## Begin

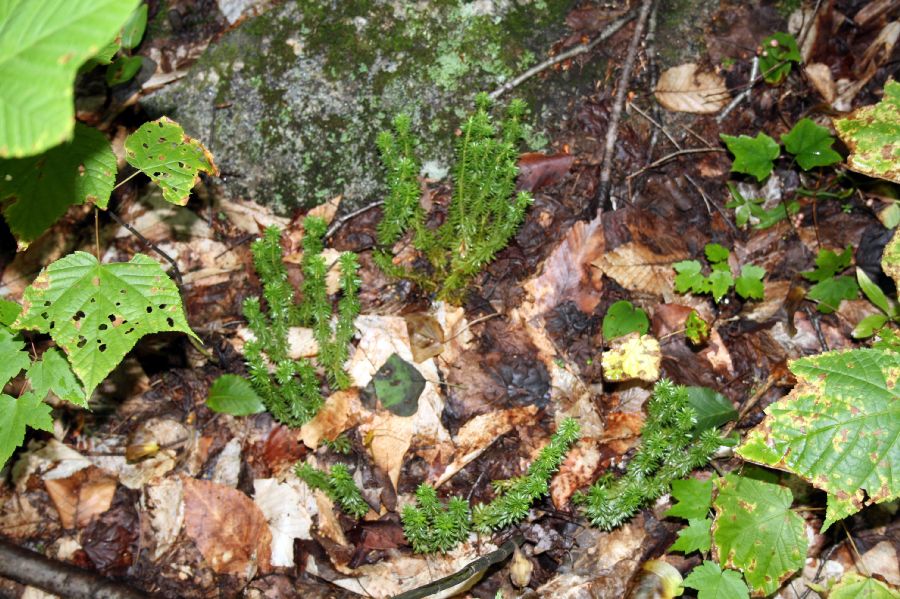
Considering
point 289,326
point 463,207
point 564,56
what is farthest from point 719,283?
point 289,326

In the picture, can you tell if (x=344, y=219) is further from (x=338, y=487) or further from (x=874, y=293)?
(x=874, y=293)

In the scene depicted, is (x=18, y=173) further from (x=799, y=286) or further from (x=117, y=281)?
(x=799, y=286)

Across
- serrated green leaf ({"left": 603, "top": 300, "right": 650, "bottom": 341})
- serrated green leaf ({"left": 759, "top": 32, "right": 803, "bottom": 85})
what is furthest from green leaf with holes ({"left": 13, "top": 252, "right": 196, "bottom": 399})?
serrated green leaf ({"left": 759, "top": 32, "right": 803, "bottom": 85})

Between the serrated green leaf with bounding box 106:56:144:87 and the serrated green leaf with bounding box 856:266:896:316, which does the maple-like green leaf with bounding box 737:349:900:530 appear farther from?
the serrated green leaf with bounding box 106:56:144:87

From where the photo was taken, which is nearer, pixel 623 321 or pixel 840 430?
pixel 840 430

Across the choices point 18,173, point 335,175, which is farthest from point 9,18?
point 335,175

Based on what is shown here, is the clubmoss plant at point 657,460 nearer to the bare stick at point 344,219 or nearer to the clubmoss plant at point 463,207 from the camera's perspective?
the clubmoss plant at point 463,207
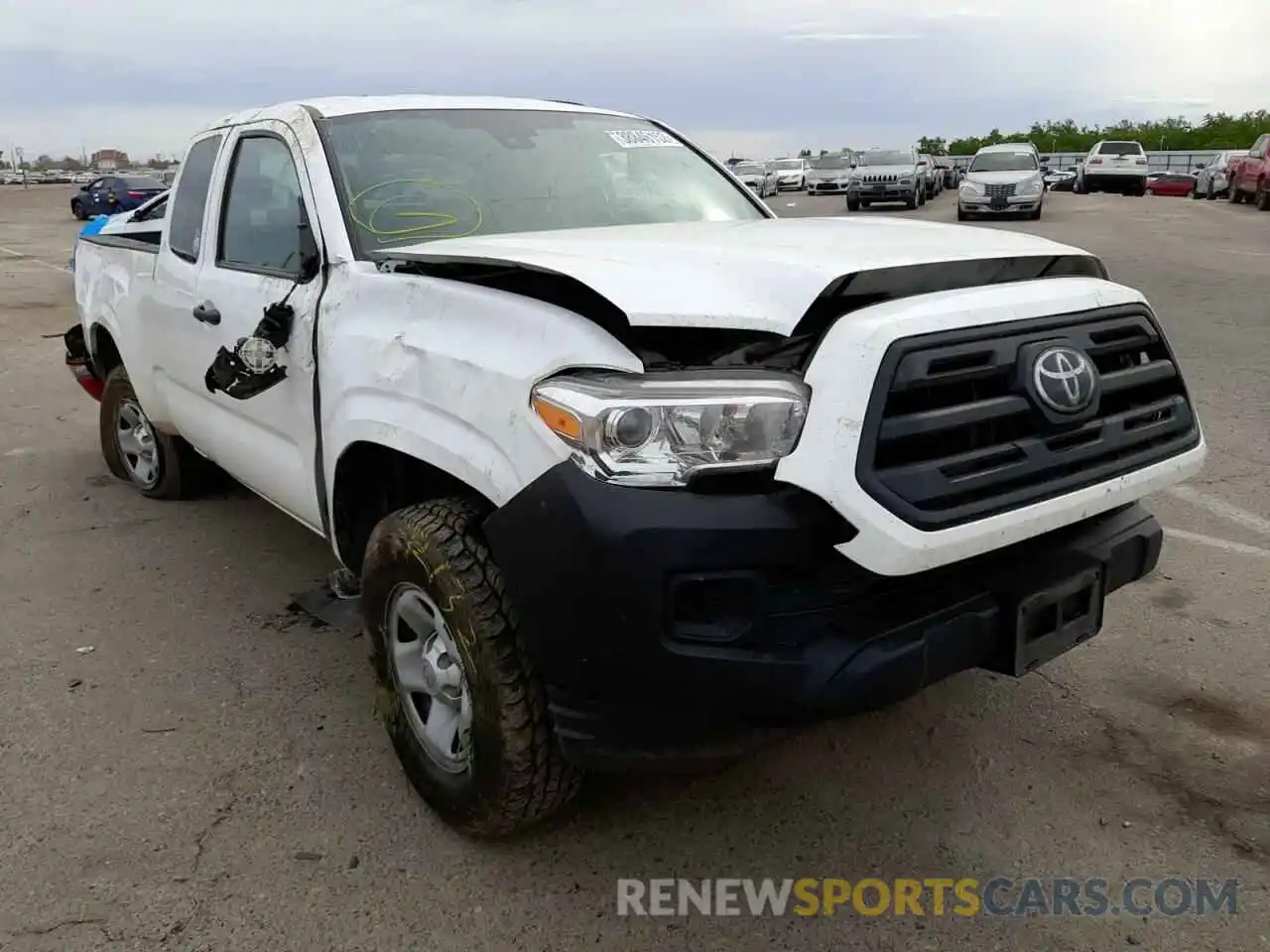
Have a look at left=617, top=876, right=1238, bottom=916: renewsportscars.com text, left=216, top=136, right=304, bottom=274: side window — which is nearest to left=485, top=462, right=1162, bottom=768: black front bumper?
left=617, top=876, right=1238, bottom=916: renewsportscars.com text

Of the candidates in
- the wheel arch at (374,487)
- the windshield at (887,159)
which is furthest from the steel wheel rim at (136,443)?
the windshield at (887,159)

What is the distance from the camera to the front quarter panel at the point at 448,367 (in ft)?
7.27

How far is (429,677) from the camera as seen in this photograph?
8.84ft

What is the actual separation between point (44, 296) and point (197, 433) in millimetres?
13053

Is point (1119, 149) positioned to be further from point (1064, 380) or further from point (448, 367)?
point (448, 367)

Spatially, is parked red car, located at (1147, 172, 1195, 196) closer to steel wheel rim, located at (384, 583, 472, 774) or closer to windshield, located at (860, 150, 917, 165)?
windshield, located at (860, 150, 917, 165)

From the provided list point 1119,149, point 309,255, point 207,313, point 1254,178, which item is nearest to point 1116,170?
point 1119,149

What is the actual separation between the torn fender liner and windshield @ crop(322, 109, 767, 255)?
1.14ft

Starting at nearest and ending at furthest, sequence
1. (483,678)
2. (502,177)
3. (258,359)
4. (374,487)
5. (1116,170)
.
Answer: (483,678) < (374,487) < (258,359) < (502,177) < (1116,170)

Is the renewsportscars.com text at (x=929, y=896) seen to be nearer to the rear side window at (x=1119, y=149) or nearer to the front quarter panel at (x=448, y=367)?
the front quarter panel at (x=448, y=367)

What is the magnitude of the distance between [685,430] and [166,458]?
4.01 meters

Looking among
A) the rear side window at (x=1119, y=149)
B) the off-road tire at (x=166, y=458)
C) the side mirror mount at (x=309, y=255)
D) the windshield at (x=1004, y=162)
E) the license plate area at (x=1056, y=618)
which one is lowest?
the off-road tire at (x=166, y=458)

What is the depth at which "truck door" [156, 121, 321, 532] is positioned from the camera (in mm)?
3180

## End

_Instructions for the task_
Output only the lines running from the line with "What is the magnitude" through the final line of the data, inclusive.

_Task solution_
What is the magnitude of the distance between [685,430] and [166,458]?
4.01 meters

Looking among
A) the rear side window at (x=1119, y=149)
B) the off-road tire at (x=166, y=458)
C) the side mirror mount at (x=309, y=255)
D) the windshield at (x=1004, y=162)
E) the license plate area at (x=1056, y=618)
which one is lowest?
the off-road tire at (x=166, y=458)

What is the depth at which "truck door" [156, 121, 321, 532] is positioned from the camera (in mm)?
3180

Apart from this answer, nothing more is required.